Edward Jr. enjoyed growing up on the waterfront of a busy city in an affluent family. He was a popular member of the Carolina Yacht Club. He was afforded a good education and wished to follow the family military tradition. He attended the Virginia Military Institute at Lexington, Virginia, where he graduated about 1907 in a time of peace, so he returned to his home in Charleston. His stay in Asheville at the Old Kentucky Home may have been a short vacation from school, or a stop on his way home. Surely a young Thomas Wolfe admired this sharp young cadet. Wolfe later wrote of Eugene Gant “With a tender smile of love for his dear self, he saw himself wearing the eagles of a colonel on his gallant young shoulders.”

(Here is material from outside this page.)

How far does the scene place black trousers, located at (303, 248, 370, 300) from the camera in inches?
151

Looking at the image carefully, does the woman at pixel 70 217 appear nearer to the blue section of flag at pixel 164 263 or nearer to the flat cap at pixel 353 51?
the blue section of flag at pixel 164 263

In the 1910 Census, Ed Wells, Jr. was living at home and employed as an engineer with the steam railroad. He joined the National Guard which led to a short period of service on the Mexican border in 1916, and he was assigned as an engineer with the Charleston Light Dragoons. His father died in early 1917. In August 1917, despite his own advancing age, at the First Officers Training Camp at Fort Oglethorpe, Ga. he was commissioned as a 2nd Lieutenant of Calvary. After training in Tennessee, he was assigned to the 2nd Machine Gun Battalion, 1st Division. The following month as part of the American Expeditionary Force he sailed for Liverpool, England, and then on to France.
After almost a year in Europe, Edward was promoted to First Lieutenant on September 6, 1918. He was already a seasoned veteran from action on the frontline in the trenches. He was later awarded the Distinguished Service Cross cited for heroism in action near Buzancy, France, July 21, 1918. On October 4, 1918 waiting promotion to the rank of Captain, he was severely wounded during the Meuse-Argonne Offensive near Exermont, France. Wells had volunteered for a mission to lead a platoon of infantry into the town where the streets were heavily armed with enemy machine gun nests. Taken to the rear, he died of his wounds on October 10, 1918. Posthumously he was awarded the Croix de Guerre for extraordinary heroism in the action near Exermont and the rank of Captain. He was interred at the Meuse-Argonne American Cemetery and Memorial at Lorraine, France., and a memorial placed in the Magnolia Cemetery at Charleston.